Люсинда сопела, надевала куртку. На глаза у нее опять наворачивались слезы, только на этот раз слезы поражения.
Гитара звякнула, и Люсинда прижала ее к груди.
– Ка-акой у тебя бюст, Окорокова, – протянул ужасный продюсер, – с твоим бюстом только в стриптиз! В церковный хор не возьмут, до искушения недалеко!
Они вышли на улицу, к красному, длинному, хищному «БМВ», и Федор открыл ей дверь. Люсинда села. Ей было на все наплевать, даже на «БМВ». Особенно на «БМВ».
Он плюхнулся на водительское место, так что машина просела, повернул ключ и вылетел с пятачка перед шикарным зданием, где проходило «прослушивание».
– А чего тебя в Москву понесло? Ты откуда? Из Таганрога?
– Нет, почему! Я с Ростова.
– Ах, с Ростова! А чего ехала-то пять лет назад?
– В консерваторию поступать, – буркнула Люсинда.
– Ну и как? Поступила?
Она покосилась на него. Он ухмылялся, крутил головой и вел свою машину так, как будто она была бумажным змеем и он держал ее одним пальцем.
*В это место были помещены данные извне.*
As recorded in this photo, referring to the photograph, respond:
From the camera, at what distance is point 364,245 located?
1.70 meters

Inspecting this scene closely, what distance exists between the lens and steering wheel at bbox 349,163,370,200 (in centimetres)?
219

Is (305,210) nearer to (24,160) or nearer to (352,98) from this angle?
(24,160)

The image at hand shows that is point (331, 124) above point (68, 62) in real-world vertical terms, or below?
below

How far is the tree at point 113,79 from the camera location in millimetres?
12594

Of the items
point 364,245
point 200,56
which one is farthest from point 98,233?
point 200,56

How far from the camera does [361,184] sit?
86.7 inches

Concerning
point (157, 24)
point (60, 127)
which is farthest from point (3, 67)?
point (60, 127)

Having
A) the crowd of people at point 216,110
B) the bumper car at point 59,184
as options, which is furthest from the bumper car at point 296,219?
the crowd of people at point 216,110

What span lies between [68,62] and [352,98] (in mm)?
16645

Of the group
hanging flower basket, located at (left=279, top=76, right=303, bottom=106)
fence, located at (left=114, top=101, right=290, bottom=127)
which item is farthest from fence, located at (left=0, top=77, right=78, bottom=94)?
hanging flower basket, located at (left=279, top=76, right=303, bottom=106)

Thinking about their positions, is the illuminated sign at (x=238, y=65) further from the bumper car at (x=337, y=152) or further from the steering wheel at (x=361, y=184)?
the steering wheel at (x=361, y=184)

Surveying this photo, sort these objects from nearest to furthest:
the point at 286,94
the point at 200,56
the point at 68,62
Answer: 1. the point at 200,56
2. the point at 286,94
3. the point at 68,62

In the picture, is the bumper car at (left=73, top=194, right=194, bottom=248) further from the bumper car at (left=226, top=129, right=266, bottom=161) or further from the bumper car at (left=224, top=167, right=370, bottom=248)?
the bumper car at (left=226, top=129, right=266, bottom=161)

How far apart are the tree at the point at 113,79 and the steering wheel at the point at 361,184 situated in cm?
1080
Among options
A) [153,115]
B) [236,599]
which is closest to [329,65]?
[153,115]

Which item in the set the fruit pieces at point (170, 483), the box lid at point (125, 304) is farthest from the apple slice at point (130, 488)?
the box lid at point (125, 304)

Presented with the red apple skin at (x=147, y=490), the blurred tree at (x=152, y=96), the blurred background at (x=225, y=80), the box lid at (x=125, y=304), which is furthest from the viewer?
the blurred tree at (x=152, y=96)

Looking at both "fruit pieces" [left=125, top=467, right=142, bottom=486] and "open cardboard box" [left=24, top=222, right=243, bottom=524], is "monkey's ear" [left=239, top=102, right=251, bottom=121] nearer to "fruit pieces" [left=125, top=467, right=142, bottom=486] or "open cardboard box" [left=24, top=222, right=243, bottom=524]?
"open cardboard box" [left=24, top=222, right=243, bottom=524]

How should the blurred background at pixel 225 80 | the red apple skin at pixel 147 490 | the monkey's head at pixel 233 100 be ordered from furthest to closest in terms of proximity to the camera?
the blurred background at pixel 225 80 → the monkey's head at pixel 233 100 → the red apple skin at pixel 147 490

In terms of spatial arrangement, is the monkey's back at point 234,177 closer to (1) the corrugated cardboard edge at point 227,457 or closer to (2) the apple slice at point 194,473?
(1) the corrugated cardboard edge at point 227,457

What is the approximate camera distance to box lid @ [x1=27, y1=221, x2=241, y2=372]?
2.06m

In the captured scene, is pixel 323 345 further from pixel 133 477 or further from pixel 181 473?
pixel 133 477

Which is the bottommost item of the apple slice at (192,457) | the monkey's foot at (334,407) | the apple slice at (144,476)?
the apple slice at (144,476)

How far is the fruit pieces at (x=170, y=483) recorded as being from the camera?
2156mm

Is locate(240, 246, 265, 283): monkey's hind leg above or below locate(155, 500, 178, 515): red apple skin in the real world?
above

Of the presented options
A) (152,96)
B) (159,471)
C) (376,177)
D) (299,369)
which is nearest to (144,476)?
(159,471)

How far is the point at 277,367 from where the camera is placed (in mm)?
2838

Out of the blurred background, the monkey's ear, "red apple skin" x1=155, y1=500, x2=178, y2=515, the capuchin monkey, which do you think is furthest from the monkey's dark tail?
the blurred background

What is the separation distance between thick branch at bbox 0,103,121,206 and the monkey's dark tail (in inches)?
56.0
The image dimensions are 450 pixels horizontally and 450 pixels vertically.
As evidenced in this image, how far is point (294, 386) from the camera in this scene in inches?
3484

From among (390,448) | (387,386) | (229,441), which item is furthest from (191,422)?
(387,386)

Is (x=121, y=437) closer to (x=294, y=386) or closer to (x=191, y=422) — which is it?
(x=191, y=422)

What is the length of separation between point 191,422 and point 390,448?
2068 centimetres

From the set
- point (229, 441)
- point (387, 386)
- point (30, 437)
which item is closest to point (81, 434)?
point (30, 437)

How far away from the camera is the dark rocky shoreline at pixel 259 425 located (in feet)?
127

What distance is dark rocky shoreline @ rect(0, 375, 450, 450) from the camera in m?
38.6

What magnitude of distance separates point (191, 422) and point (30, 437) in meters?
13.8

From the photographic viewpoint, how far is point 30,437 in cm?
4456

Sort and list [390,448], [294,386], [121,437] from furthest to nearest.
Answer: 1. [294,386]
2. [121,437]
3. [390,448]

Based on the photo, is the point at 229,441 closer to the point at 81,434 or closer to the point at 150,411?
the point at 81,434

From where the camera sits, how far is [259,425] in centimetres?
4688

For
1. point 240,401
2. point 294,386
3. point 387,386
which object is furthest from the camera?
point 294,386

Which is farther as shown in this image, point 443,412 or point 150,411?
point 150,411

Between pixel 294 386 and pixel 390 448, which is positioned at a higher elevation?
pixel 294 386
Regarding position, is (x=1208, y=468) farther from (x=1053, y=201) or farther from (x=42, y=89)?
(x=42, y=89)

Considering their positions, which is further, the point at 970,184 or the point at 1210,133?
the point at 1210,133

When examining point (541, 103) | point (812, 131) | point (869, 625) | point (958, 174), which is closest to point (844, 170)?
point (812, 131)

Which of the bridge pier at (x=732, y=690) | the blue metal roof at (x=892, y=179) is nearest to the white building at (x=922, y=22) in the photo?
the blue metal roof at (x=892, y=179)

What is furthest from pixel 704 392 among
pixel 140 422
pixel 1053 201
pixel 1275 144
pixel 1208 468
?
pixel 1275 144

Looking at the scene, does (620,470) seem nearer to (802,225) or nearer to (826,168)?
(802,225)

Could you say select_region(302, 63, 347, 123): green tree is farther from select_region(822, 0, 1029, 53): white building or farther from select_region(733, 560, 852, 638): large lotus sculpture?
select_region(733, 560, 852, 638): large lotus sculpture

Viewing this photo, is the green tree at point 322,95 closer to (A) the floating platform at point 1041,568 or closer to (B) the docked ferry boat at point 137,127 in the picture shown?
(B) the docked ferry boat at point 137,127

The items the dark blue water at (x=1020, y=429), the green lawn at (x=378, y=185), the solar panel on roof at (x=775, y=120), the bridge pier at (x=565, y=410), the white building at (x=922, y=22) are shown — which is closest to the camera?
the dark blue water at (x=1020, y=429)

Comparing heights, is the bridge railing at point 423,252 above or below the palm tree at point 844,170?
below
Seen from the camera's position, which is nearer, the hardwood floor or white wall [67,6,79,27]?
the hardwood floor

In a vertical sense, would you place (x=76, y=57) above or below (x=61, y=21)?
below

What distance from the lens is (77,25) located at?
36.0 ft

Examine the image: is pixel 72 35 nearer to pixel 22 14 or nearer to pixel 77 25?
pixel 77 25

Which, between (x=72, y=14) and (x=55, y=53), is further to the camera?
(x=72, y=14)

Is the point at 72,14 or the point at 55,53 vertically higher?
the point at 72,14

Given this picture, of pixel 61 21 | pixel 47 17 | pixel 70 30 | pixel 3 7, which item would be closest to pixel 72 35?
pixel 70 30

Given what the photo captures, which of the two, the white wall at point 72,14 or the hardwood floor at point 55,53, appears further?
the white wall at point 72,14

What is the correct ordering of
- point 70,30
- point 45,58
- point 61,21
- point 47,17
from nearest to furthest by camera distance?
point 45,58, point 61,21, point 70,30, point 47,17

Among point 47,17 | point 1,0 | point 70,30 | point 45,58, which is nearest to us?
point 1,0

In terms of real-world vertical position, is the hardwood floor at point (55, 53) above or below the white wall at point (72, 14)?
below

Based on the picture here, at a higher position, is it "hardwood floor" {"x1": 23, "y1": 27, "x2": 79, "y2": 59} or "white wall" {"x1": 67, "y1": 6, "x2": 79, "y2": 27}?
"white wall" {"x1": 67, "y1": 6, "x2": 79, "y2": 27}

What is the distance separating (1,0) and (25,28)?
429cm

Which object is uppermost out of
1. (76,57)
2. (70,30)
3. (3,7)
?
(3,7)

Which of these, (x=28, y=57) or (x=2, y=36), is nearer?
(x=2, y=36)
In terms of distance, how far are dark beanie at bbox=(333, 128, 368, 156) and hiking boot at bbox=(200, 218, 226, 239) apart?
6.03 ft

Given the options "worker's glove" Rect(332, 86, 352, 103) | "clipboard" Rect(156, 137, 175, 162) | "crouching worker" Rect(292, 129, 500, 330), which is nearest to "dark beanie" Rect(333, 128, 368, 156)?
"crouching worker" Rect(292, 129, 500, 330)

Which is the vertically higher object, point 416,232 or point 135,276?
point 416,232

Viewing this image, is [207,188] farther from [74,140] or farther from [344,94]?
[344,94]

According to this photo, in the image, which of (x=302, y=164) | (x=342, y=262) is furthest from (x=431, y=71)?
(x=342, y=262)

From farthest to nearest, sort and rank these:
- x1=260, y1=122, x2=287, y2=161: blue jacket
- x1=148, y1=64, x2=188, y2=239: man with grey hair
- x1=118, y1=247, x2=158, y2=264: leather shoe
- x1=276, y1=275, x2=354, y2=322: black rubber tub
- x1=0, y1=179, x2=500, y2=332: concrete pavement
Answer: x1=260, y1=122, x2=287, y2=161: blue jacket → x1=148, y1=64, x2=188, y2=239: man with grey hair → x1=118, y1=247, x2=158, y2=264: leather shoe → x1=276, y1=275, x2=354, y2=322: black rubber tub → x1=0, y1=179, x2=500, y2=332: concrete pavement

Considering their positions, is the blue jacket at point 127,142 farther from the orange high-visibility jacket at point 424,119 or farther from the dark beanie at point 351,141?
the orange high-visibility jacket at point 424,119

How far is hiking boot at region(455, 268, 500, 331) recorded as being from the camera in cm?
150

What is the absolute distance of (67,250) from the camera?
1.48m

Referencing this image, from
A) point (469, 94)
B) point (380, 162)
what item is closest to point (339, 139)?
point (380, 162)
– А живешь с кем? С хахалем?
– С теткой. Только она сейчас в больнице.
– Старая?
– Да не, не очень. Просто ее отравили.
– А-а, – протянул продюсер. – Бывает. А кто отравил? Ты, Окорокова?
– Не, не я. Мы не знаем кто. Может, Павел Петрович разберется, а мы не, не знаем. Нам сейчас налево, на бульвар.